On Monday, the first lawsuit in Quentin Tarantino’s The Hateful Eight leaked script saga launched, with the director suing Gawker Media for posting a link to it. The company responded, noting that it was Tarantino who turned the situation into a news story and that they did not leak the script.
Tarantino filed a copyright lawsuit against Gawker, which had posted a link to the script on its Defamer blog. The lawsuit, filed by attorney Marty Singer, called out Gawker for “predatory journalism” and crossing a “journalistic line by promoting itself to the public as the first source to read the entire screenplay illegally.”
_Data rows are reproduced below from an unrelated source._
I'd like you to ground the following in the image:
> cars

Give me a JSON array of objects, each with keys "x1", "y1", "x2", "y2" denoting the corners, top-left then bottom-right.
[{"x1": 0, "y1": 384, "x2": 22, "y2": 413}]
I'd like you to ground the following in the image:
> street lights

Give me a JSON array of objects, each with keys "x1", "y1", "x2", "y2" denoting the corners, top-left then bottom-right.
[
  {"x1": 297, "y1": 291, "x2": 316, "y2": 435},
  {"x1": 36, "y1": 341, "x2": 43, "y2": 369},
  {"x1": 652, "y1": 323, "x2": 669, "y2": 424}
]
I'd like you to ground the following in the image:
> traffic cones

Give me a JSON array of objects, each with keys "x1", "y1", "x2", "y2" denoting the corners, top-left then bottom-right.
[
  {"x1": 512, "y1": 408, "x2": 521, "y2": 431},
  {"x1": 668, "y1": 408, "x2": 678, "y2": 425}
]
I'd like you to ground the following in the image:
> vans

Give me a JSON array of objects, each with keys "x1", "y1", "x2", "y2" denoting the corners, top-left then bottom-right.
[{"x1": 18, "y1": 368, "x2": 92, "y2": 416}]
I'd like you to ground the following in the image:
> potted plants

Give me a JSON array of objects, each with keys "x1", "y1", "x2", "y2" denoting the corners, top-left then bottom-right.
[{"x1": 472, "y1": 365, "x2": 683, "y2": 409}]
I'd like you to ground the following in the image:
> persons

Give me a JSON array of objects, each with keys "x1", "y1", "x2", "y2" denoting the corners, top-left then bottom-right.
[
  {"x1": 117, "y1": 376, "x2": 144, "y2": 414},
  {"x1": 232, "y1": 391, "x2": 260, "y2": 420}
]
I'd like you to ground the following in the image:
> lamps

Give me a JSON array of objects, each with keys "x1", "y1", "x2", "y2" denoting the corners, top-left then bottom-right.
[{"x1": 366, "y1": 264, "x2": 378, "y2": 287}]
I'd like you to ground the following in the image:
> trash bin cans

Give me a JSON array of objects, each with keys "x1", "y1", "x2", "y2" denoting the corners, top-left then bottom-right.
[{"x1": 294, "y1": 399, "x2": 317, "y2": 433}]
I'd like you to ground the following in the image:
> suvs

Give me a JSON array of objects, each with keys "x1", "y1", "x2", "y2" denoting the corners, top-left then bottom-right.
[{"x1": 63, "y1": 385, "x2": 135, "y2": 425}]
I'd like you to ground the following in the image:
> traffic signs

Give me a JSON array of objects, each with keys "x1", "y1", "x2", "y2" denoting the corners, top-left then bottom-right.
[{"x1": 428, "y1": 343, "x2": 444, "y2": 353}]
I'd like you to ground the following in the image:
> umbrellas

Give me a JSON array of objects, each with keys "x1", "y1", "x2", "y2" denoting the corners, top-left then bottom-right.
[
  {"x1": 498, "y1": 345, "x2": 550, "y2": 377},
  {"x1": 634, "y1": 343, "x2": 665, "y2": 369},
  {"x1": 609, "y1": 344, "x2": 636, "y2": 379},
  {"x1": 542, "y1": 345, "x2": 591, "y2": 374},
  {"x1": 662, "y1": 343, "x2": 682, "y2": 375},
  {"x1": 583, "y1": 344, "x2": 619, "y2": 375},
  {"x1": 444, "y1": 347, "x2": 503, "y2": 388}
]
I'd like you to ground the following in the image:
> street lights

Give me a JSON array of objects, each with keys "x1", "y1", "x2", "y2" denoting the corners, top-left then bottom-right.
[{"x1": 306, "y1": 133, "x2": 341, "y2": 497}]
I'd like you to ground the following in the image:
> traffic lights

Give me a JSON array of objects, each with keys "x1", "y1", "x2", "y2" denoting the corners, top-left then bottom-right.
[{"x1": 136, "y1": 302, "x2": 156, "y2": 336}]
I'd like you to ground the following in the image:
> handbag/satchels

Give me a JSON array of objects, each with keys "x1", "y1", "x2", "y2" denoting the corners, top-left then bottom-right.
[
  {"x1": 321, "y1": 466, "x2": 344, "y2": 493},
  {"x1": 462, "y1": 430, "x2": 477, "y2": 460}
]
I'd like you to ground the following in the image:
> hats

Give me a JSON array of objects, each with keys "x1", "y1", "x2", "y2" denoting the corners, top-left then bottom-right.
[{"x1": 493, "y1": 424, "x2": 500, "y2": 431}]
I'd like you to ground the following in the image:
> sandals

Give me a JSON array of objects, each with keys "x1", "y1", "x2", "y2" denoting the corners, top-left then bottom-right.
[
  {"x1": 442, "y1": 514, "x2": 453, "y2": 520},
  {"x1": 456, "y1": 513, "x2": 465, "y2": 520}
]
Later Monday, Gawker posted a point-by-point response, first making it clear that they did not leak the script. The site only posted a link to AnonFiles and Scribd, where someone else had posted the script. They also accuse Tarantino of turning this into a story, since he told Deadline last week about the script leak before it became available outside of Hollywood circles.
One of the other points Gawker makes, aside from suggesting that Tarantino wanted the script to be leaked anyway, is that this is not a simple copyright infringement lawsuit. Rather, they are being sued for “contributory copyright infringement for linking to a site that is being sued for direct copyright infringement.”
“As far as I can tell (but I'm no lawyer!), no claim of contributory infringement has prevailed in the U.S. over a news story,” Gawker’s John Cook wrote. “We'll be fighting this one.”
Since the script was leaked Tarantino has decided that The Hateful Eight will not be his next film, although he suggested that he might publish the script.